I have a data set containing the number of actions performed by individuals over the course of 7 days. The specific action shouldn't be relevant for this question. Here are some descriptive statistics for the data set: $$ \begin{array}{|c|c|} \hline \text{Range} & 0 - 772 \\ \hline \text{Mean} & 18.2 \\ \hline \text{Variance} & 2791 \\ \hline \text{Number of observations} & 696 \\ \hline \end{array} $$
Here is a histogram of the data:
Judging from the source of the data, I figured it would fit a Poisson distribution. However, the mean ≠ variance, and the histogram is heavily weighted to the left. Additionally, I ran the goodfit
test in R and got:
> gf <- goodfit(actions,type="poisson", method = "MinChisq") <br>
> summary(gf) <br>
Goodness-of-fit test for poisson distribution <br>
X^2 df P(> X^2) <br>
Pearson 2.937599e+248 771 0
The Maximum Likelihood method also yielded p-value = 0. Assuming the null hypothesis is: the data matches a Poisson distribution (the documentation doesn't specify this), then the goodfit
test says we should reject the null hypothesis, therefore the data does not match a Poisson distribution.

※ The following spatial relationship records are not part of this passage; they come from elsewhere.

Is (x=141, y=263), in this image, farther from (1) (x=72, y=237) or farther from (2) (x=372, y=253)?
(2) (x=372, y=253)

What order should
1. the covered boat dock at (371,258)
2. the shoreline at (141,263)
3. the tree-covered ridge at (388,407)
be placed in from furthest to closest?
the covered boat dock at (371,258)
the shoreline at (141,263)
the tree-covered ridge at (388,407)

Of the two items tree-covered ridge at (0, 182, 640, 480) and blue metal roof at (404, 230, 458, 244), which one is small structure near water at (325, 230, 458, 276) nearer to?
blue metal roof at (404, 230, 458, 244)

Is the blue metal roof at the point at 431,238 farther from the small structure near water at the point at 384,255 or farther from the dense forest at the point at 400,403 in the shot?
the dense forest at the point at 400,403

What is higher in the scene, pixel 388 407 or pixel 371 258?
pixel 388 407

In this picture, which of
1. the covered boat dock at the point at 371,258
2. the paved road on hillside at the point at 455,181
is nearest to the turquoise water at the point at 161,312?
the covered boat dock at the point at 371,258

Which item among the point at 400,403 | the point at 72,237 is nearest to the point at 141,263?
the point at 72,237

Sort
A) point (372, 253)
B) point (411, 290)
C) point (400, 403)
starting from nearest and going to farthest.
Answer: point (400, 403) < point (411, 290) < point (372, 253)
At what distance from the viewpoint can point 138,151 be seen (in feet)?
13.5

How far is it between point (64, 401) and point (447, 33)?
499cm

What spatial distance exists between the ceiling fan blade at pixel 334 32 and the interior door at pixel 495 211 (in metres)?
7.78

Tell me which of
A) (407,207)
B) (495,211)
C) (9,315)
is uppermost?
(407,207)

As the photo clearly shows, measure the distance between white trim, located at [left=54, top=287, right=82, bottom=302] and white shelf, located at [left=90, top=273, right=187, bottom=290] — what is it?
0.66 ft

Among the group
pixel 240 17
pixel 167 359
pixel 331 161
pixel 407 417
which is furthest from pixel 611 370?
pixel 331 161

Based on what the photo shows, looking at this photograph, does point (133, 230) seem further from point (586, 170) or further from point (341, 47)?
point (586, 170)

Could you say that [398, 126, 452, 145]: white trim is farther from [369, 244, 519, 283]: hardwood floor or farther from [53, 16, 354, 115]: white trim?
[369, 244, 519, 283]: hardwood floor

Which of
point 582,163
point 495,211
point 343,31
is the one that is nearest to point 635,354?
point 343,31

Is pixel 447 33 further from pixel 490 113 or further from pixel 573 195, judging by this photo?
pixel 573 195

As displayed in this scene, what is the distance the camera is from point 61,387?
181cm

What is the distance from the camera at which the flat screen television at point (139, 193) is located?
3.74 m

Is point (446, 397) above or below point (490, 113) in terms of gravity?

Is that analysis correct? If so, what distribution do you think will fit this data?
My ultimate goal is to compare the mean number of actions between 2 samples to see if the means are different; is checking the distribution even necessary? My understanding is the typical tests (z-,t-,$\chi^2$ tests) don't work for Poisson distributions. What test should I use if the data is indeed Poisson-distributed?